_WORK TO COMPLETE_: Can you rewrite the lines below as a numbered list and leave out the blank lines?

[Data items]
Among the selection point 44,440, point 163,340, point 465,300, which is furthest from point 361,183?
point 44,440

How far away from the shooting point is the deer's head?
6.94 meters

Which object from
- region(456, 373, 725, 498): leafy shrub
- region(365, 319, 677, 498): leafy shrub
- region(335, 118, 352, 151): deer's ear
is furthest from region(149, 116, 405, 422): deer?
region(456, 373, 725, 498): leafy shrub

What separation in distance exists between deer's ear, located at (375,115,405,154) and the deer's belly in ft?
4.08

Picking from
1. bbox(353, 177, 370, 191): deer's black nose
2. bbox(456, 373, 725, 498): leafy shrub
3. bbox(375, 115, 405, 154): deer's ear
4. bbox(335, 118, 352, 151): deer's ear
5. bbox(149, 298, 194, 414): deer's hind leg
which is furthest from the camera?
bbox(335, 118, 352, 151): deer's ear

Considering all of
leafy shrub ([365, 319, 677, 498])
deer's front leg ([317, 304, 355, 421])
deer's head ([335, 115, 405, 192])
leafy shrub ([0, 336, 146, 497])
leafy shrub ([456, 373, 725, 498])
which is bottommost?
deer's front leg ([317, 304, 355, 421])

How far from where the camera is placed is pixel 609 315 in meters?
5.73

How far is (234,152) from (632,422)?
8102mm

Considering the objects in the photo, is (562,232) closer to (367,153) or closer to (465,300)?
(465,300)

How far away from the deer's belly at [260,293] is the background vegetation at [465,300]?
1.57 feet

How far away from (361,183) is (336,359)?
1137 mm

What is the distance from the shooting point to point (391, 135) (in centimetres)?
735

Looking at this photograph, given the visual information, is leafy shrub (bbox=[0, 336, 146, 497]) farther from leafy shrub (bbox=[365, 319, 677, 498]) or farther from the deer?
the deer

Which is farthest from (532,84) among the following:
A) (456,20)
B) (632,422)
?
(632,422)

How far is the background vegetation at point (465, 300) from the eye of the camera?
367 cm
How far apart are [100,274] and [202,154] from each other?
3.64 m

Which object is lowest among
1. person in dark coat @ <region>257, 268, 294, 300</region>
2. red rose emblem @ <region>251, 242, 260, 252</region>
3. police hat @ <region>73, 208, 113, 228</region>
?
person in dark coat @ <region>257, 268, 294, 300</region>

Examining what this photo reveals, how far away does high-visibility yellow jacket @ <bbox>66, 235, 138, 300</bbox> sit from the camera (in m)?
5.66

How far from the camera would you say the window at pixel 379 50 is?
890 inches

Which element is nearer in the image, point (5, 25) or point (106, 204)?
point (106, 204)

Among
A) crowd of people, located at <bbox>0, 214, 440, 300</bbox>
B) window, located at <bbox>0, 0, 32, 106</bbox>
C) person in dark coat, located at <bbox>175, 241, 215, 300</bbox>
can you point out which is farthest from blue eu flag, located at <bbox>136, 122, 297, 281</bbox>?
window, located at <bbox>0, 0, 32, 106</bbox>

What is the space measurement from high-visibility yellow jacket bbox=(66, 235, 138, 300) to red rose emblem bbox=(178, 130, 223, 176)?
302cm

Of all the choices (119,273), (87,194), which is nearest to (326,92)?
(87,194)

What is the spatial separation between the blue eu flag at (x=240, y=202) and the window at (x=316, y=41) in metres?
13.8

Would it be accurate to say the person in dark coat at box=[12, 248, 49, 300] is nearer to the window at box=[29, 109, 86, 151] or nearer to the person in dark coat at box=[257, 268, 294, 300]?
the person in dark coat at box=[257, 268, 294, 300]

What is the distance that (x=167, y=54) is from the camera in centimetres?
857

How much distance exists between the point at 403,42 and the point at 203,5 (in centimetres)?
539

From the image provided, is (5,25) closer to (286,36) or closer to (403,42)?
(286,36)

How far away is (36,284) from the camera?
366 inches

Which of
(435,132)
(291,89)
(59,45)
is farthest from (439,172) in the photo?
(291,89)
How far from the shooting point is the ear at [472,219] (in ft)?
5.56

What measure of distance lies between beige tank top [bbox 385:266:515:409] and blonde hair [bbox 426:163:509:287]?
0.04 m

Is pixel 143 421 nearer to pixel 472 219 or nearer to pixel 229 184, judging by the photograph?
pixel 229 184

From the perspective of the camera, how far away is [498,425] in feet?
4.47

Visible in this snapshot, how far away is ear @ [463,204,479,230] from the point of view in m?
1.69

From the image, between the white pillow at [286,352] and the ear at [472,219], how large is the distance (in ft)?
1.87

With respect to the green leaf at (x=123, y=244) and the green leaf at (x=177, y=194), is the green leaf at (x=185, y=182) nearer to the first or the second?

_EXERCISE OUTPUT_:
1. Among the selection point 44,440, point 163,340, point 465,300, which is furthest from point 361,183?
2. point 44,440
3. How far away from the shooting point is the deer's head?
4. 6.94 meters
5. Which object from
6. - region(456, 373, 725, 498): leafy shrub
7. - region(365, 319, 677, 498): leafy shrub
8. - region(335, 118, 352, 151): deer's ear
9. is furthest from region(149, 116, 405, 422): deer?
10. region(456, 373, 725, 498): leafy shrub
11. What separation in distance exists between deer's ear, located at (375,115,405,154) and the deer's belly in ft?
12. 4.08
13. Picking from
14. 1. bbox(353, 177, 370, 191): deer's black nose
15. 2. bbox(456, 373, 725, 498): leafy shrub
16. 3. bbox(375, 115, 405, 154): deer's ear
17. 4. bbox(335, 118, 352, 151): deer's ear
18. 5. bbox(149, 298, 194, 414): deer's hind leg
19. which is furthest from the camera?
20. bbox(335, 118, 352, 151): deer's ear
21. Considering all of
22. leafy shrub ([365, 319, 677, 498])
23. deer's front leg ([317, 304, 355, 421])
24. deer's head ([335, 115, 405, 192])
25. leafy shrub ([0, 336, 146, 497])
26. leafy shrub ([456, 373, 725, 498])
27. which is bottommost?
28. deer's front leg ([317, 304, 355, 421])
29. How far from where the camera is placed is pixel 609 315 in meters?
30. 5.73
31. How far is (234,152) from (632,422)?
32. 8102mm
33. Considering the objects in the photo, is (562,232) closer to (367,153) or closer to (465,300)?
34. (465,300)
35. How far away from the deer's belly at [260,293] is the background vegetation at [465,300]?
36. 1.57 feet
37. How far away from (361,183) is (336,359)?
38. 1137 mm
39. What is the distance from the shooting point to point (391, 135) (in centimetres)?
40. 735
41. Looking at this photograph, given the visual information, is leafy shrub (bbox=[0, 336, 146, 497]) farther from leafy shrub (bbox=[365, 319, 677, 498]) or farther from the deer?
42. the deer
43. Which is farthest from (532,84) among the following:
44. A) (456,20)
45. B) (632,422)
46. ?
47. (632,422)
48. How far is the background vegetation at point (465, 300) from the eye of the camera?
49. 367 cm
50. How far apart are [100,274] and [202,154] from each other?
51. 3.64 m
52. Which object is lowest among
53. 1. person in dark coat @ <region>257, 268, 294, 300</region>
54. 2. red rose emblem @ <region>251, 242, 260, 252</region>
55. 3. police hat @ <region>73, 208, 113, 228</region>
56. ?
57. person in dark coat @ <region>257, 268, 294, 300</region>
58. Examining what this photo reveals, how far away does high-visibility yellow jacket @ <bbox>66, 235, 138, 300</bbox> sit from the camera (in m)?
59. 5.66
60. How far from the camera would you say the window at pixel 379 50 is?
61. 890 inches
62. Which element is nearer in the image, point (5, 25) or point (106, 204)?
63. point (106, 204)
64. Among
65. A) crowd of people, located at <bbox>0, 214, 440, 300</bbox>
66. B) window, located at <bbox>0, 0, 32, 106</bbox>
67. C) person in dark coat, located at <bbox>175, 241, 215, 300</bbox>
68. can you point out which is farthest from blue eu flag, located at <bbox>136, 122, 297, 281</bbox>?
69. window, located at <bbox>0, 0, 32, 106</bbox>
70. What is the space measurement from high-visibility yellow jacket bbox=(66, 235, 138, 300) to red rose emblem bbox=(178, 130, 223, 176)?
71. 302cm
72. Of all the choices (119,273), (87,194), which is nearest to (326,92)?
73. (87,194)
74. What is the spatial separation between the blue eu flag at (x=240, y=202) and the window at (x=316, y=41) in metres?
75. 13.8
76. Would it be accurate to say the person in dark coat at box=[12, 248, 49, 300] is nearer to the window at box=[29, 109, 86, 151] or nearer to the person in dark coat at box=[257, 268, 294, 300]?
77. the person in dark coat at box=[257, 268, 294, 300]
78. What is the distance that (x=167, y=54) is from the camera in centimetres?
79. 857
80. How much distance exists between the point at 403,42 and the point at 203,5 (in centimetres)?
81. 539
82. From the image provided, is (5,25) closer to (286,36) or closer to (403,42)?
83. (286,36)
84. How far away is (36,284) from the camera?
85. 366 inches
86. Which of
87. (435,132)
88. (291,89)
89. (59,45)
90. is farthest from (439,172) in the photo?
91. (291,89)
92. How far from the shooting point is the ear at [472,219] (in ft)?
93. 5.56
94. What measure of distance lies between beige tank top [bbox 385:266:515:409] and blonde hair [bbox 426:163:509:287]?
95. 0.04 m
96. Is pixel 143 421 nearer to pixel 472 219 or nearer to pixel 229 184, judging by the photograph?
97. pixel 229 184
98. From the perspective of the camera, how far away is [498,425] in feet?
99. 4.47
100. Visible in this snapshot, how far away is ear @ [463,204,479,230] from the point of view in m?
101. 1.69
102. From the image, between the white pillow at [286,352] and the ear at [472,219], how large is the distance (in ft)?
103. 1.87
104. With respect to the green leaf at (x=123, y=244) and the green leaf at (x=177, y=194), is the green leaf at (x=185, y=182) nearer to the first or the second?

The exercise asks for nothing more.